Home / Pengetahuan Umum / Teknologi dan Lapangan Kerja

Teknologi dan Lapangan Kerja

TEKNOLOGI DAN LAPANGAN KERJA

Beberapa waktu yang lalu, rekan saya di sebuah grup Whatsapp yang saya ikuti memberikan sebuah artikel dari Detik.com tentang polarisasi pekerjaan di gerbang tol. Apa maksudnya dengan polarisasi pekerjaan? Masuknya teknologi e-Money dalam sistem antrian pintu tol telah membuat pekerjaan petugas tol tidak dibutuhkan lagi. Sehingga seperti yang disebutkan dalam artikel tersebut yaitu tentang polarisasi, maka terjadi perpindahan kutub pekerjaan dari yang awalnya dikerjakan manusia menjadi dikerjakan mesin atau sistem. Sambil khawatir, rekan saya menyebutkan kekhawatirannya akan kemajuan teknologi. Berbagai pertanyaan diskusi dipaparkan dalam diskusi kami: apakah suatu saat nanti pekerjaan di dunia ini akan digantikan dengan teknologi? Bagaimana peran manusia nantinya jika pekerjaan sudah digantikan oleh teknologi?

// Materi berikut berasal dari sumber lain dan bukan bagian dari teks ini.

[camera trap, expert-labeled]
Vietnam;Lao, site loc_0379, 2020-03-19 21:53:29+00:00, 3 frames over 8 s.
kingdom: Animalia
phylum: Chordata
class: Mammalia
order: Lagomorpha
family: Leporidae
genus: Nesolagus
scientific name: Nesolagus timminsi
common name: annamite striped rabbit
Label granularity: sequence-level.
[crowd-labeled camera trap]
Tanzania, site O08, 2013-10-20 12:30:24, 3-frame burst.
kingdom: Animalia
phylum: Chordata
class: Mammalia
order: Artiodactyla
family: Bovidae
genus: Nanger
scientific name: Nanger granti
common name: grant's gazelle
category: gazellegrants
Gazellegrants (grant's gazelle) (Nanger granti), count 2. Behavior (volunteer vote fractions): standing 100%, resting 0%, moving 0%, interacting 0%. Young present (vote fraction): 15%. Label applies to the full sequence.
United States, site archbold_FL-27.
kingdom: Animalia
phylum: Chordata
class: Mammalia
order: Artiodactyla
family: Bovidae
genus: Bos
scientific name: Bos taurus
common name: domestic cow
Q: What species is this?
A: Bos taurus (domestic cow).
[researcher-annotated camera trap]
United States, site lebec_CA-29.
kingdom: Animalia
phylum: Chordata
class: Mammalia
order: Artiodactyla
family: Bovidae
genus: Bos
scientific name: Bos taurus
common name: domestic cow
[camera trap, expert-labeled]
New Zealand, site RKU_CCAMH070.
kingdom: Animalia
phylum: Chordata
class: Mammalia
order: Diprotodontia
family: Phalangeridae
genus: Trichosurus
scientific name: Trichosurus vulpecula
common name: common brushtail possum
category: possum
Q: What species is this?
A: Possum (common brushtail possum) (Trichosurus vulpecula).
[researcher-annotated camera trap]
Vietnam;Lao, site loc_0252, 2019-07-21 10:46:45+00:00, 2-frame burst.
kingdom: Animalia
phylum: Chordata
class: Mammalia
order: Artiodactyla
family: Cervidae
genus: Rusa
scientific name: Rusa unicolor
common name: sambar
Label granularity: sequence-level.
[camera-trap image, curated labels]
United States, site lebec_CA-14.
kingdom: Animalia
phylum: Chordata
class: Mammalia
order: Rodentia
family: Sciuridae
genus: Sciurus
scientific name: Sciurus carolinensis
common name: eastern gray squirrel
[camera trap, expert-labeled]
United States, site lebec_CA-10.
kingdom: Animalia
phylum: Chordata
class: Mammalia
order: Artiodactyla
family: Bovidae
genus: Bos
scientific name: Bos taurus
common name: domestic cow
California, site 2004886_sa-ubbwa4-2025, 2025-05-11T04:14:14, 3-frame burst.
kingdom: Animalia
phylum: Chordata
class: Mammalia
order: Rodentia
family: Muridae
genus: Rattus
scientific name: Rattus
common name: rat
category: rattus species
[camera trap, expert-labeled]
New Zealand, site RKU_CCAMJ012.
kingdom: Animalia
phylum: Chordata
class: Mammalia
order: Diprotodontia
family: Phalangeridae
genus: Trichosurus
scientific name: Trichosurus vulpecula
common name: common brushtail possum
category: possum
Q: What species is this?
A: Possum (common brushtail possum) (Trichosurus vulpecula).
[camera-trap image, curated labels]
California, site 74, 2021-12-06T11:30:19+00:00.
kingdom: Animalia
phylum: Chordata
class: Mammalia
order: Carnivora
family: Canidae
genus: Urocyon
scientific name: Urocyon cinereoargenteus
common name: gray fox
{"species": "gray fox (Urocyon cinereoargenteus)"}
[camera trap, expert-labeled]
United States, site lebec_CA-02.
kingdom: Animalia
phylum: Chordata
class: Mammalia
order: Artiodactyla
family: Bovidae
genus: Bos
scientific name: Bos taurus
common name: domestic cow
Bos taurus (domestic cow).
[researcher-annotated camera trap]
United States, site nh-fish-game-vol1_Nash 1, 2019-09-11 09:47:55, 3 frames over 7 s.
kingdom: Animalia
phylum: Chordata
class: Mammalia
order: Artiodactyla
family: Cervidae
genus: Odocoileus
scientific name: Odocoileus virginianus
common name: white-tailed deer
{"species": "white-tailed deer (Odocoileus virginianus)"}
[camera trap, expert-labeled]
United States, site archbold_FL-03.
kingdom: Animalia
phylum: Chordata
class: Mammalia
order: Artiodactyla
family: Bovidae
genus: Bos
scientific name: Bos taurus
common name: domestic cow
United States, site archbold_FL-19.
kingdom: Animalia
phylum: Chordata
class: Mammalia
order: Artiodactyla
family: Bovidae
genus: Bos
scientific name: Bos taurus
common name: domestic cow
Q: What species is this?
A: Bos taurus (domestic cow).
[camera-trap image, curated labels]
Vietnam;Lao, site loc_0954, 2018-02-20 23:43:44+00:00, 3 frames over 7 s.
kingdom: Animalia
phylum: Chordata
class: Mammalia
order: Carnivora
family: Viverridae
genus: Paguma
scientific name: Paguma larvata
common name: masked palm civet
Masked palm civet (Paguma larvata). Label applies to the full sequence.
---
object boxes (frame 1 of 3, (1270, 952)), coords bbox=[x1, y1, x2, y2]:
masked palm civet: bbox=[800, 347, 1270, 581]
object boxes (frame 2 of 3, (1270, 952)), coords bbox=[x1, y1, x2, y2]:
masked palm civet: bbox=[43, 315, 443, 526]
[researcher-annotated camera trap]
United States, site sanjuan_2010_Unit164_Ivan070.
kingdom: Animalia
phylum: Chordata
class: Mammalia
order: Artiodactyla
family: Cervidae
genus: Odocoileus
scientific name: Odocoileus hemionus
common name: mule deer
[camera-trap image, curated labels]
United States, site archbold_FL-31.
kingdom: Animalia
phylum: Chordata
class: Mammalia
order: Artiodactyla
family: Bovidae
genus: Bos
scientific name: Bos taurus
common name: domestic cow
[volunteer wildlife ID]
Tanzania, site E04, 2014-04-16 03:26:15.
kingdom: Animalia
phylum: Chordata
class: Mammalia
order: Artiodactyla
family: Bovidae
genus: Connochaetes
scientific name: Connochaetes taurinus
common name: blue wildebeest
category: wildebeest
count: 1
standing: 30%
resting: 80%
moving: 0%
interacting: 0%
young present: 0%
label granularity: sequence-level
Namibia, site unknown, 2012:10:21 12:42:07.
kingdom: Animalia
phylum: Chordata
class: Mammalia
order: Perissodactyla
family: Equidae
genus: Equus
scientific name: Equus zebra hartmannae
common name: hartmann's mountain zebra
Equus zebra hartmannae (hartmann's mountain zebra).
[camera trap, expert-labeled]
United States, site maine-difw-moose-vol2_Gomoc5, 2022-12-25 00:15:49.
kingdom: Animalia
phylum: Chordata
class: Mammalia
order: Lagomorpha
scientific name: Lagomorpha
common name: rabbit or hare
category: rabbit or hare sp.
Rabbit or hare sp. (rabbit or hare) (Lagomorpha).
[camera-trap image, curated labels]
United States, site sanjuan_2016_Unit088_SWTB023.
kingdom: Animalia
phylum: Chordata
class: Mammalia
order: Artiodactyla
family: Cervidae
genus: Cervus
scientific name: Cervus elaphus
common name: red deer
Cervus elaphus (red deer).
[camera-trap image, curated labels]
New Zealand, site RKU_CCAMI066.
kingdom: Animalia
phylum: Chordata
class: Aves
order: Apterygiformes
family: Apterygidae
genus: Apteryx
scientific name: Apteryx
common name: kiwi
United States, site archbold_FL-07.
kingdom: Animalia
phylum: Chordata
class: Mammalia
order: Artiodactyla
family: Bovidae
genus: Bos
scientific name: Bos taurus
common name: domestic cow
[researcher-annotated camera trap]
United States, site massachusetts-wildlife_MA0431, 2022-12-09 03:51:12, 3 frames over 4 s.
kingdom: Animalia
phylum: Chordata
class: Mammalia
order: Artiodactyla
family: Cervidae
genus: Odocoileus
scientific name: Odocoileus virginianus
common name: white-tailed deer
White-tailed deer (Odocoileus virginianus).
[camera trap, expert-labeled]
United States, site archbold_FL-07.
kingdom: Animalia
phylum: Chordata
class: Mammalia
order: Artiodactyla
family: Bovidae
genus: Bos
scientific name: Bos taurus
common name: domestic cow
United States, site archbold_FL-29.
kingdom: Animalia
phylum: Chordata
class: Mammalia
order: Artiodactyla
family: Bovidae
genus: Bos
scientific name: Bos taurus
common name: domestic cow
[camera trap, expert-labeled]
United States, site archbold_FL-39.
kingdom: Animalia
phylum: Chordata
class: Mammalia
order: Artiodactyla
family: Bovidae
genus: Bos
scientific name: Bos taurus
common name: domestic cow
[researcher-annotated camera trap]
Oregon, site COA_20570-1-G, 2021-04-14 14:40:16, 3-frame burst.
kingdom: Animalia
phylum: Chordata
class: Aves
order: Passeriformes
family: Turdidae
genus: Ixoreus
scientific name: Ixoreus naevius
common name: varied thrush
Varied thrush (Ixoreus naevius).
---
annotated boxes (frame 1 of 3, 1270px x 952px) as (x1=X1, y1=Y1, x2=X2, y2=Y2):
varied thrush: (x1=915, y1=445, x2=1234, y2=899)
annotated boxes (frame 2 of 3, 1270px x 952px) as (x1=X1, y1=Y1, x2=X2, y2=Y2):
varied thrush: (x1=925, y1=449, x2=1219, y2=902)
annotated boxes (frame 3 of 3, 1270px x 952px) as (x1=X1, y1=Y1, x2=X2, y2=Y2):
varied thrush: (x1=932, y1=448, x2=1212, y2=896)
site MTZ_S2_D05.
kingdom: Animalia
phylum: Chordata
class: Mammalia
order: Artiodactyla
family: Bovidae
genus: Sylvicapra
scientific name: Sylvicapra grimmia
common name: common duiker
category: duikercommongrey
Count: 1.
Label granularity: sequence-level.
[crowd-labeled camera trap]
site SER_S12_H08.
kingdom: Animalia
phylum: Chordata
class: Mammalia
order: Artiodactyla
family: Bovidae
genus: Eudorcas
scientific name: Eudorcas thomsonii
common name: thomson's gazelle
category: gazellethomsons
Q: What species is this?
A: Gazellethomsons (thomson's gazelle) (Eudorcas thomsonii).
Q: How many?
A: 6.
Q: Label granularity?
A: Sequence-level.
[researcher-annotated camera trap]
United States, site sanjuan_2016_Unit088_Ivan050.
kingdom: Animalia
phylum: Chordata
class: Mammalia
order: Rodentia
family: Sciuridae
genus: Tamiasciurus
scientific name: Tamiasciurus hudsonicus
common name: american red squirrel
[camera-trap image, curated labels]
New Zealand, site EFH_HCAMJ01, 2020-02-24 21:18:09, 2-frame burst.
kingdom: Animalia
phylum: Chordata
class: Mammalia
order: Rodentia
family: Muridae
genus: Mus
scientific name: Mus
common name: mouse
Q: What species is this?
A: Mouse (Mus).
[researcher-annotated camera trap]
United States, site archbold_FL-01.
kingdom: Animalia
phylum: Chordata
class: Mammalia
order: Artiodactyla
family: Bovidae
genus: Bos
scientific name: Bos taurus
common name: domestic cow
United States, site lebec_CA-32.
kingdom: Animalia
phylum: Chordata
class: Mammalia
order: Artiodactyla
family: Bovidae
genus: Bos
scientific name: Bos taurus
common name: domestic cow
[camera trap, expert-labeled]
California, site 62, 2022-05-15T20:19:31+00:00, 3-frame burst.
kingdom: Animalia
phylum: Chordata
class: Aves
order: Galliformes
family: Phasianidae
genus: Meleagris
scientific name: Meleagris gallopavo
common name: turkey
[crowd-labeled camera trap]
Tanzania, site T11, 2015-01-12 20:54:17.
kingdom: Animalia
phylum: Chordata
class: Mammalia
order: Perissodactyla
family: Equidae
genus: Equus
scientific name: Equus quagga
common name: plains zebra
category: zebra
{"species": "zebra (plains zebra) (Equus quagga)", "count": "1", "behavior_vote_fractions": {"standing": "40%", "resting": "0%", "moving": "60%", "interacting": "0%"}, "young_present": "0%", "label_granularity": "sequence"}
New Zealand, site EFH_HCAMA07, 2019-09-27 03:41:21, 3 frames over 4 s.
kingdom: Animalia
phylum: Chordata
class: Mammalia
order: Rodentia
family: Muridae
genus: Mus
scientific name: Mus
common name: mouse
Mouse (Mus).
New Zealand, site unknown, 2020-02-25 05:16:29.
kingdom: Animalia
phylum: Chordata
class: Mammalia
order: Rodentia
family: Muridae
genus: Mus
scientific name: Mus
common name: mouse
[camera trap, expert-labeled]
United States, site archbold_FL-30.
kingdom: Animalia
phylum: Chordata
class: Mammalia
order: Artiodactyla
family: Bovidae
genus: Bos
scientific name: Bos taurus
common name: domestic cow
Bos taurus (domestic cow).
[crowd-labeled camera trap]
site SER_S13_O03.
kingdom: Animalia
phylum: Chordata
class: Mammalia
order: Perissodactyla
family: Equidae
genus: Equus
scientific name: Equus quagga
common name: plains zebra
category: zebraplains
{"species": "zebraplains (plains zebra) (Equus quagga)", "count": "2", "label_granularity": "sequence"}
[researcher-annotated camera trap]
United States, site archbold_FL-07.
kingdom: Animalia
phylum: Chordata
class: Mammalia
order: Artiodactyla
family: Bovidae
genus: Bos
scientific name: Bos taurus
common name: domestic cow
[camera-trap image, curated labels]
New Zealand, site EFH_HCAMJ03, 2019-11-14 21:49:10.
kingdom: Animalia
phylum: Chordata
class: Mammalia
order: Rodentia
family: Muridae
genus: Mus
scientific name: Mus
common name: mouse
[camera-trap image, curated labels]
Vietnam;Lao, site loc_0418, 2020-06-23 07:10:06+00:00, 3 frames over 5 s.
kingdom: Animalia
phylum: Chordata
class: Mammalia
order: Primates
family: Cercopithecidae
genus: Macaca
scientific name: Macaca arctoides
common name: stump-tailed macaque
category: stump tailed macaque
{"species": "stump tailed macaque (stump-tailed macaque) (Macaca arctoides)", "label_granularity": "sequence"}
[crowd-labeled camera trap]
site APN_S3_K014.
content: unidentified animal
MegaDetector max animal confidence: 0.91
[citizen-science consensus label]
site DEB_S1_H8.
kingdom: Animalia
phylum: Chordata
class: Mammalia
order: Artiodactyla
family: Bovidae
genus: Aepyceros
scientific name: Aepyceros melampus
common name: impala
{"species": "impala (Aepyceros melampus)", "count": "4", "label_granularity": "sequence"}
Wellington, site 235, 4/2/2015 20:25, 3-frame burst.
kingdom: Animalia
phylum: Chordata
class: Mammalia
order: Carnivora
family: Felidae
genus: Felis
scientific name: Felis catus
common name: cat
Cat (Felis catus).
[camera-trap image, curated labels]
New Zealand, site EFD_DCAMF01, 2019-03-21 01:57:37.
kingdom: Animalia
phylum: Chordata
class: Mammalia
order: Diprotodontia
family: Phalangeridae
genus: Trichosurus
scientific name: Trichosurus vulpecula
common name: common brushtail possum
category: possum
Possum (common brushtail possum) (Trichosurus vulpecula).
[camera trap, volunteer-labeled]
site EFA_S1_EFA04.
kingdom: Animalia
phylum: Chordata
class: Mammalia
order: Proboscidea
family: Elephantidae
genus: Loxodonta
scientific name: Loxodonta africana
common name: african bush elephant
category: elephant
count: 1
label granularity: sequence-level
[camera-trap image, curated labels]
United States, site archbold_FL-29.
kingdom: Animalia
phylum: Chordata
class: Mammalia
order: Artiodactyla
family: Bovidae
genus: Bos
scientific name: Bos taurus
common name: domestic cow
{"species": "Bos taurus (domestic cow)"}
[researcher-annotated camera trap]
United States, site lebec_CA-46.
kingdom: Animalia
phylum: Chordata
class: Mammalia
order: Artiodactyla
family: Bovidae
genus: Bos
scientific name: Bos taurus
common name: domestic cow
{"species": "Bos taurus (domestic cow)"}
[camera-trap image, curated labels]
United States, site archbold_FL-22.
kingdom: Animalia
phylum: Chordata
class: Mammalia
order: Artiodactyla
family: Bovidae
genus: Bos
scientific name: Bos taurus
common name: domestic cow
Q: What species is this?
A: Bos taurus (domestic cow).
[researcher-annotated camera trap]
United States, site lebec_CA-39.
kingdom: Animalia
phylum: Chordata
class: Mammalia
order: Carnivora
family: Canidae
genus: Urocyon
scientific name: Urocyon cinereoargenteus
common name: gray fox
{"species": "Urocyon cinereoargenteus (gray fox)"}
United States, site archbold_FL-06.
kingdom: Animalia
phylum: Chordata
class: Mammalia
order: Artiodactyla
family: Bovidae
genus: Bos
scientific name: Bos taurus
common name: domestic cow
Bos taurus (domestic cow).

Pada awalnya, teknologi diciptakan untuk memenuhi kebutuhan umat manusia. Karena sesungguhnya manusia diciptakan berkeluh kesah lagi kikir, kita bermimpi untuk mengerjakan segala sesuatu pekerjaan kita menjadi lebih cepat dan lebih ringkas. Oleh karena itu, berpikirlah manusia menggunakan pikiran yang telah diberikan oleh Tuhannya itu. Terciptalah berbagai macam hasil pikiran, mulai dari berbagai macam desain barang-barang mati yang tercipta memudahkan pekerjaan (bidang miring, ban, pengungkit) hingga mesin bodoh yang mempunyai kemampuan untuk melakukan hal-hal yang cerdas (sesuai quote Bill Bryson tentang komputer : stupid machine with the ability to do incredibly smart things).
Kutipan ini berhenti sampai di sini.